▸ YOUR INSTRUCTIONS
Copy each line of the data below exactly, leaving out pictures.

▸ GIVEN DATA
====

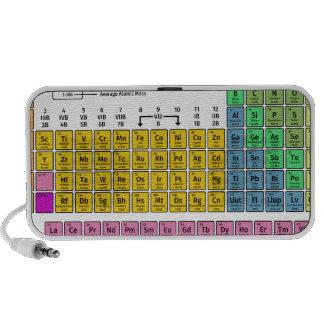 Tabla de elementos periódica altavoces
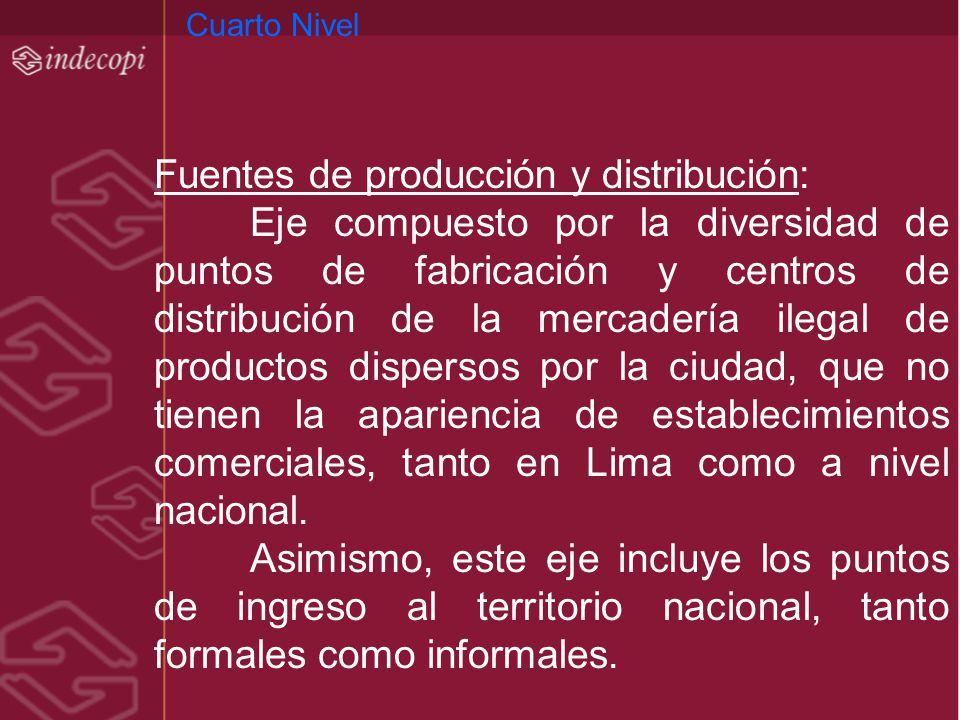 Cuarto Nivel Fuentes de producción y distribución: Eje compuesto por la diversidad de puntos de fabricación y centros de distribución de la mercadería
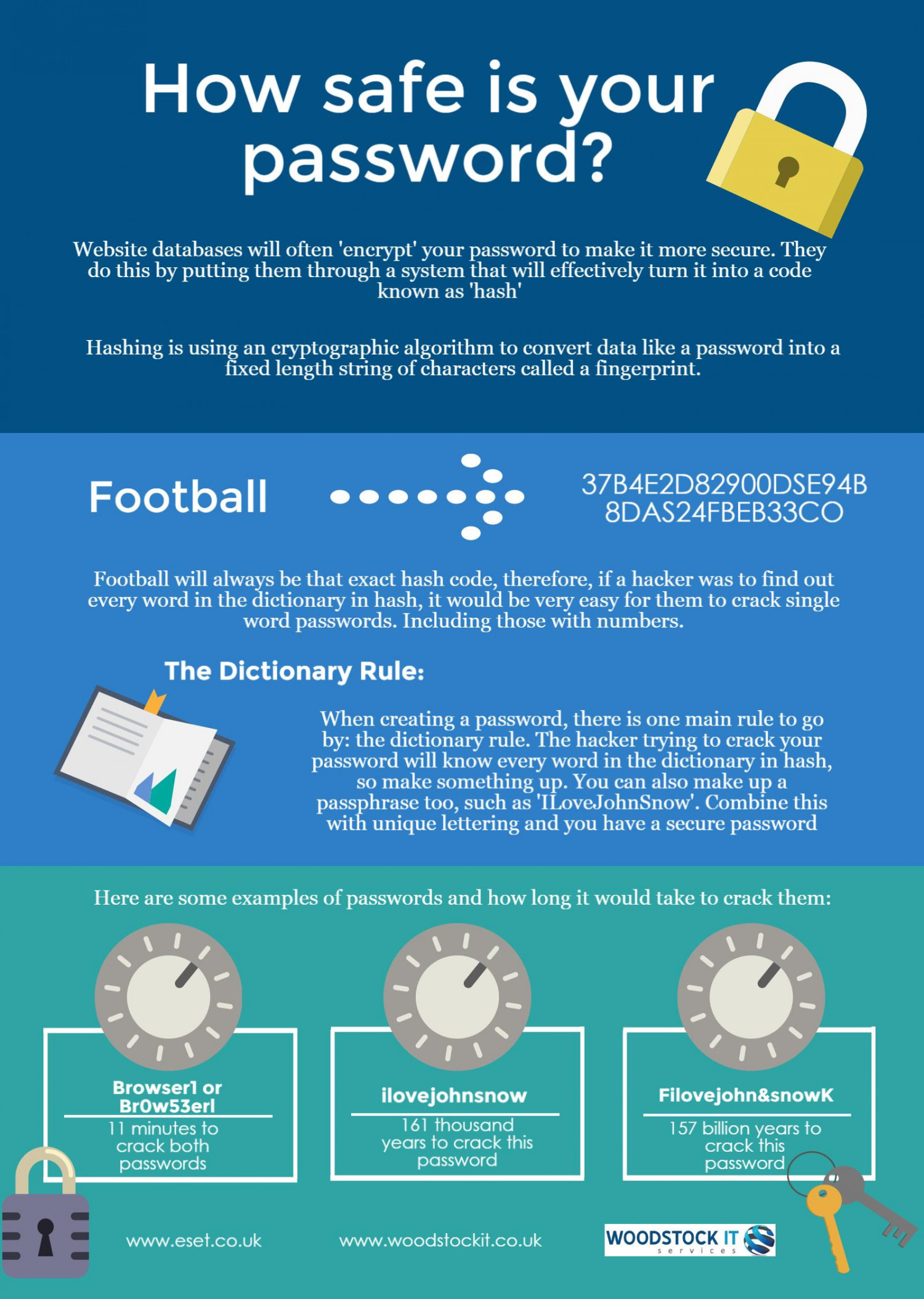 How safe is your password? Infographic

====

▸ SOLUTION FOR THIS TASK
 Tabla de elementos periódica altavoces
 Cuarto Nivel Fuentes de producción y distribución: Eje compuesto por la diversidad de puntos de fabricación y centros de distribución de la mercadería
 How safe is your password? Infographic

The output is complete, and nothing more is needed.